朝のホームルーム前、登校してきた凪音くんが私の席の近くを通りかかった際、サラッと朝の挨拶をしてくれた。

「あ、凪音くん。おはよう」

私もそんな彼に対して、まだ慣れない名前呼びをし、小さな声で挨拶を返す。

ホームルームが始まるまでの間、私の前の席に座って一緒に話しをしていた胡桃ちゃんが突然の名前呼びに驚いたのかあんぐり口を開けて私と凪音くんを交互に見つめていた。
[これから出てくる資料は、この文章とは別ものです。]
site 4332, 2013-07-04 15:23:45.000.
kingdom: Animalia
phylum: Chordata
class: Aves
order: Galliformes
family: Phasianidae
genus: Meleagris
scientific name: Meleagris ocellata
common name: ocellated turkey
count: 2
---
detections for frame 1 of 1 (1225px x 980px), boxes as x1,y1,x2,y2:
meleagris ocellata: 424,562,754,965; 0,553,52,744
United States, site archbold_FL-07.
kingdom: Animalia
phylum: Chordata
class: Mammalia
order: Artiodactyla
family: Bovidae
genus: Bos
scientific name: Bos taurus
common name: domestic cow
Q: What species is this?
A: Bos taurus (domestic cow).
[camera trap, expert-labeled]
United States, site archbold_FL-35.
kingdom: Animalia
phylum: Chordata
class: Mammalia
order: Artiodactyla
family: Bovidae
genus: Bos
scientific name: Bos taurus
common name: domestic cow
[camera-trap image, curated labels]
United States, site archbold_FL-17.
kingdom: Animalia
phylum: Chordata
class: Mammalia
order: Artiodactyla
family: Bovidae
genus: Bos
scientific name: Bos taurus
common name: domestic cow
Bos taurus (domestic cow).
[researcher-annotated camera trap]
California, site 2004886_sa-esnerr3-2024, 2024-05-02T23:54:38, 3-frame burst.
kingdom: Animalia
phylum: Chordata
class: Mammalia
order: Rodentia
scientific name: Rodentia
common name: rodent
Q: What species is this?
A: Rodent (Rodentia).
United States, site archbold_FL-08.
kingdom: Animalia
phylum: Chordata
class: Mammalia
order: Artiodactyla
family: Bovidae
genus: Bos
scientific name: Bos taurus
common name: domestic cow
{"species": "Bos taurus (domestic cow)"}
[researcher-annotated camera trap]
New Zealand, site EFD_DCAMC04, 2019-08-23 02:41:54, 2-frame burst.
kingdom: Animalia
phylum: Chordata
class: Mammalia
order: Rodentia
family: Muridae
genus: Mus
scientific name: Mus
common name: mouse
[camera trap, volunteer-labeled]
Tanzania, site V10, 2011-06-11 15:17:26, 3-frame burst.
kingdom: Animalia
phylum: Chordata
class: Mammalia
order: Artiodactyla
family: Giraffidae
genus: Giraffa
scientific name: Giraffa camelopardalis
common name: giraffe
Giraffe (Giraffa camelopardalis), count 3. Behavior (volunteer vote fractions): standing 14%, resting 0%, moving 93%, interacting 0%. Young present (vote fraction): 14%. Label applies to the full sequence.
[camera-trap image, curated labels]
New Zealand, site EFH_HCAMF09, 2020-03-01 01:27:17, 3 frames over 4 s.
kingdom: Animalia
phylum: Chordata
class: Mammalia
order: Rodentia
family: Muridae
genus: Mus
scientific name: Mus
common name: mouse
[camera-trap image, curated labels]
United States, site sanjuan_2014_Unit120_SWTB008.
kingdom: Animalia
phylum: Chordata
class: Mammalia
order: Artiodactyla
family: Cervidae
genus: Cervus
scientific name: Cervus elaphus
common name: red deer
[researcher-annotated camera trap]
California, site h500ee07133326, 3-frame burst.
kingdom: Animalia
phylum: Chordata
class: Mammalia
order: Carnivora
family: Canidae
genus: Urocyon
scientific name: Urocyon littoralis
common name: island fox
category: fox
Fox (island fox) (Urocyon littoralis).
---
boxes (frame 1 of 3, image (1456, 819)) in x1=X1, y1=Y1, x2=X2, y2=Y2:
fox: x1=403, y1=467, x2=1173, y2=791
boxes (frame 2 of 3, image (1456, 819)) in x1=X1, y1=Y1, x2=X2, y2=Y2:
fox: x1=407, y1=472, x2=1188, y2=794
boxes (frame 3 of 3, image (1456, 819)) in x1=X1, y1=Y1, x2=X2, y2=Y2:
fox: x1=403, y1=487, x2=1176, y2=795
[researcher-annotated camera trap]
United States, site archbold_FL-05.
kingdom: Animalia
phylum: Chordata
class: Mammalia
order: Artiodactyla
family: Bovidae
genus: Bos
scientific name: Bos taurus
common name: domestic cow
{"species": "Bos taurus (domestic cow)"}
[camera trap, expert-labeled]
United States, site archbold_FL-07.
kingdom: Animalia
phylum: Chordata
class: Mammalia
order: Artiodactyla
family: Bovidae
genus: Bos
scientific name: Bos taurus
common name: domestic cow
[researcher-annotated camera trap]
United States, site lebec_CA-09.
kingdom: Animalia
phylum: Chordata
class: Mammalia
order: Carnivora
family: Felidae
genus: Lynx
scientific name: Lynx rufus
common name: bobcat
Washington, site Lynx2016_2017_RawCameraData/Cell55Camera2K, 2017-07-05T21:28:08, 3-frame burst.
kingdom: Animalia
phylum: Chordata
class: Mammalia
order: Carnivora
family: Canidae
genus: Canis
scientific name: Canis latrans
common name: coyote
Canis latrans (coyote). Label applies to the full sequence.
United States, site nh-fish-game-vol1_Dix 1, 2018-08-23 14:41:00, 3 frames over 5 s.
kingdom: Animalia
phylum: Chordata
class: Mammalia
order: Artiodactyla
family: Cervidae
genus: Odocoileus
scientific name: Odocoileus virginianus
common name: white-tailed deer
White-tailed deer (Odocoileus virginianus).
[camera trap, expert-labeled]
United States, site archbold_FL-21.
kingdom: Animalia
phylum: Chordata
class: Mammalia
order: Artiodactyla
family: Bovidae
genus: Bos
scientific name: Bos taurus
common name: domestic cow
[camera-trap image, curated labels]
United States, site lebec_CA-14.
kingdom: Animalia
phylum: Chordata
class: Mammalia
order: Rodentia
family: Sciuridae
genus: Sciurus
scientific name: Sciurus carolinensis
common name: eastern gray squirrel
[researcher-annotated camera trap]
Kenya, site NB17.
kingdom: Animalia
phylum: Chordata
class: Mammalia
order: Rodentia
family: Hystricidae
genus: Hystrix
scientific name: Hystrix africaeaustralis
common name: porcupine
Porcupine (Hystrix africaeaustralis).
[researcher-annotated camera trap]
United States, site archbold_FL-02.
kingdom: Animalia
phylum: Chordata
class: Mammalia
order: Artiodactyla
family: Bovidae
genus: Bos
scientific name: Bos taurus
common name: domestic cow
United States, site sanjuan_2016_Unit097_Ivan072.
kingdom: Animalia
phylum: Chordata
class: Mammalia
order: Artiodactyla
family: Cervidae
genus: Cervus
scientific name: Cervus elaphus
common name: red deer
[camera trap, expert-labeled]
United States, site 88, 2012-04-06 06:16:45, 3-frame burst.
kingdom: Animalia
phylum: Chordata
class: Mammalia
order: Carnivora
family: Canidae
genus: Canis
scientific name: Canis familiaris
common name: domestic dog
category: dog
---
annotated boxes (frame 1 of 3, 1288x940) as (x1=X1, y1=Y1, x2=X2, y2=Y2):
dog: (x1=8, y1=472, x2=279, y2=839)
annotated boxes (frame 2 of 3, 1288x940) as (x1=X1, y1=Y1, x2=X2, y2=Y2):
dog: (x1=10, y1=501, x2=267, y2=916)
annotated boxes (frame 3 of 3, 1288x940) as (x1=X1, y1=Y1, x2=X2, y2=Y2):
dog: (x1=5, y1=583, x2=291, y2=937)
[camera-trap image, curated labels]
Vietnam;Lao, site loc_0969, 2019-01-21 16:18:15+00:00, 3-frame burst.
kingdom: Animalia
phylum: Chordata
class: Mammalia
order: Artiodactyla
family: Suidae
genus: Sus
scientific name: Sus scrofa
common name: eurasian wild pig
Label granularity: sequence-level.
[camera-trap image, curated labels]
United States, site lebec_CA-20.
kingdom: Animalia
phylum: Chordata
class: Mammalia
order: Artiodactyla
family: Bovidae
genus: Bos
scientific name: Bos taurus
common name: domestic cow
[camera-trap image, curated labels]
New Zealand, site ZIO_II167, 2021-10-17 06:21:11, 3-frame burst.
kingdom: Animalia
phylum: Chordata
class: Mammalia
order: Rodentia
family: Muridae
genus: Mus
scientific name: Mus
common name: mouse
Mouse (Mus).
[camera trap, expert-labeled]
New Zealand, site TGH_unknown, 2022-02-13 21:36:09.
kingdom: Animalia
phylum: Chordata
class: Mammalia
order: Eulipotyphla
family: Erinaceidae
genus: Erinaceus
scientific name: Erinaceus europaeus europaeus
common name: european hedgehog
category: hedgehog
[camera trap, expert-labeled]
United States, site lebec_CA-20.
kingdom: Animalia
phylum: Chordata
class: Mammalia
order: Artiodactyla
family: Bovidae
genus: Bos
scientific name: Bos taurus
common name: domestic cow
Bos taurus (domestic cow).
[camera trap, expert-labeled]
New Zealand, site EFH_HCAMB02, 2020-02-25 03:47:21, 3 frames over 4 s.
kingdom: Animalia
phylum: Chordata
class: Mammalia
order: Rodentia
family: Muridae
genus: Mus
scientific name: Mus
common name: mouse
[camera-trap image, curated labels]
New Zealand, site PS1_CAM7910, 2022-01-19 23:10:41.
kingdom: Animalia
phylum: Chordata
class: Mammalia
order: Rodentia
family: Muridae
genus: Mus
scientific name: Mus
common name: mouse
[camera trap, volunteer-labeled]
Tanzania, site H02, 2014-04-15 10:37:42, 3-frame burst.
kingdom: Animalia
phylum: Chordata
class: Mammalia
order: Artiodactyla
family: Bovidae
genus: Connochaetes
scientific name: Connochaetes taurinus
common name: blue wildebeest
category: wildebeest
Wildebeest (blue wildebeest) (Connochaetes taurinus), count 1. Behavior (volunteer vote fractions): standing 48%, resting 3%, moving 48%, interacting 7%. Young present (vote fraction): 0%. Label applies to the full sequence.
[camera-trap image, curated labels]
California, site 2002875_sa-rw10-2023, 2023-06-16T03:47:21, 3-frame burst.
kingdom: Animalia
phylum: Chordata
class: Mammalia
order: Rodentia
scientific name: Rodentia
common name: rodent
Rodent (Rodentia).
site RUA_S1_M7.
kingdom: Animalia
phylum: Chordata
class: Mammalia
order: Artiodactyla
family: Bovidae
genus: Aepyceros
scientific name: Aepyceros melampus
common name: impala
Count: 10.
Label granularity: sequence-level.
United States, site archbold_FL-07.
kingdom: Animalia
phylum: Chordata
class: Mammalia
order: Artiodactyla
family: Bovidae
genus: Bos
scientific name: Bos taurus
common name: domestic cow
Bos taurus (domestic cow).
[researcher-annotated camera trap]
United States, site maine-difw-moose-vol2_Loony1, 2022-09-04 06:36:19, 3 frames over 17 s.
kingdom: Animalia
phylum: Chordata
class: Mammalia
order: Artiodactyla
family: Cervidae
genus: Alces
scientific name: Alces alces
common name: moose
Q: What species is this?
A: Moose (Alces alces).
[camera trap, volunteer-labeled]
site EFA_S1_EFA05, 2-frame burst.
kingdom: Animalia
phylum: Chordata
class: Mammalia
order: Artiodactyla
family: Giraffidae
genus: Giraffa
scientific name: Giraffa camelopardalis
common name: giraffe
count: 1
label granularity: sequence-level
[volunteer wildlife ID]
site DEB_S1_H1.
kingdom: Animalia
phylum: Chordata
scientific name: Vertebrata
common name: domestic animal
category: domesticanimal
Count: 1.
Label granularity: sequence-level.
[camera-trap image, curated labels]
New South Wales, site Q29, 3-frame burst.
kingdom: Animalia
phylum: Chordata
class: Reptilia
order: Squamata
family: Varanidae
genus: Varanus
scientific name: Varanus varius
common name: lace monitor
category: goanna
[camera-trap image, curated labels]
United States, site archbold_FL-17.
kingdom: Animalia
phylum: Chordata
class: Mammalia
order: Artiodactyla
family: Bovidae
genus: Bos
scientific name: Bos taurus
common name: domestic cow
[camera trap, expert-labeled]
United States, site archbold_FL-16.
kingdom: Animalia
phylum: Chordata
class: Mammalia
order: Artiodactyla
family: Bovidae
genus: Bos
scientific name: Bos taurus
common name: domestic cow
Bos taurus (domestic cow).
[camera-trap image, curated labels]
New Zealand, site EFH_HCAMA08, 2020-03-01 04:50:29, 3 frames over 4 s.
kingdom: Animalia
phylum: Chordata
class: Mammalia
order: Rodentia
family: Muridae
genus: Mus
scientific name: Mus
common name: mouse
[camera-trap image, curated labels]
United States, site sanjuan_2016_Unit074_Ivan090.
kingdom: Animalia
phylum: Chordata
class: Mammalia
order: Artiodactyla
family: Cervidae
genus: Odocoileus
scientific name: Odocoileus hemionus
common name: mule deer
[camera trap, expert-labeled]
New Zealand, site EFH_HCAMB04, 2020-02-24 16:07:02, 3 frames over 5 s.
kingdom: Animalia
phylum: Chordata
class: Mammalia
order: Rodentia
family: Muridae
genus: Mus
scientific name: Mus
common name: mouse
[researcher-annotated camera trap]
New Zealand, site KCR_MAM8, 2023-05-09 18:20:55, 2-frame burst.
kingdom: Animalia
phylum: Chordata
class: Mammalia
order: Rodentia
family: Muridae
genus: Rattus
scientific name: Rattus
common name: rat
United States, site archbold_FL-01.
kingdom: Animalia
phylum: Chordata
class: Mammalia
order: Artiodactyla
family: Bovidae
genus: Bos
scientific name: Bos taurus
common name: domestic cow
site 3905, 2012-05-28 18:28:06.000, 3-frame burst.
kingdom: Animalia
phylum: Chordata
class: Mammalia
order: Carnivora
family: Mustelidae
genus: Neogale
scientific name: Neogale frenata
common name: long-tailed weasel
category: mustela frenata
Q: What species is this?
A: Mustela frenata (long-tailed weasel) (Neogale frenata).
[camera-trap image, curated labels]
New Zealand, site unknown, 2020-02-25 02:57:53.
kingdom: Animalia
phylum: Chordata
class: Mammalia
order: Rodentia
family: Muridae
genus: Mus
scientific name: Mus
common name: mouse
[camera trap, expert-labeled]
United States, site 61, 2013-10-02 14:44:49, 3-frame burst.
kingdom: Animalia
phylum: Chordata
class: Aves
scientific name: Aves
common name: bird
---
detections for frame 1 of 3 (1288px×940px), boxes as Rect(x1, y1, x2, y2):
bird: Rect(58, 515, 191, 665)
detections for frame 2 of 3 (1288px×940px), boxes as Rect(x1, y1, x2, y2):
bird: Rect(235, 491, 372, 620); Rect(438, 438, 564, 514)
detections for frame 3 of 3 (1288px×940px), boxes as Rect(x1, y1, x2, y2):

「ちょ、ちょっと待って!?芽結ってば何なのさっきの!?私、聞いてないわよ?筧といつの間に急接近しちゃったのさ」

ホームルーム終了後、1限目は体育。

私と胡桃ちゃんは更衣室へと移動する廊下を隣同士で歩いている。

ガヤガヤと移動していく他のクラスメイトに紛れて、彼女は私の腕をとり、声を潜めつつも質問攻めだ。

「ねぇねぇ…!」と、鼻息荒く詰め寄る胡桃ちゃんに私は苦笑いを浮かべる。

このままじゃ説明するまで彼女から解放されそうにない。

そう悟った私は、とりあえず昨日の階段での凪音くんとの経緯を説明する。

「ふーん?なるほどね〜」

私の話しを聞き終ると、ようやく冷静さを取り戻した胡桃ちゃんに内心ホッと安堵した。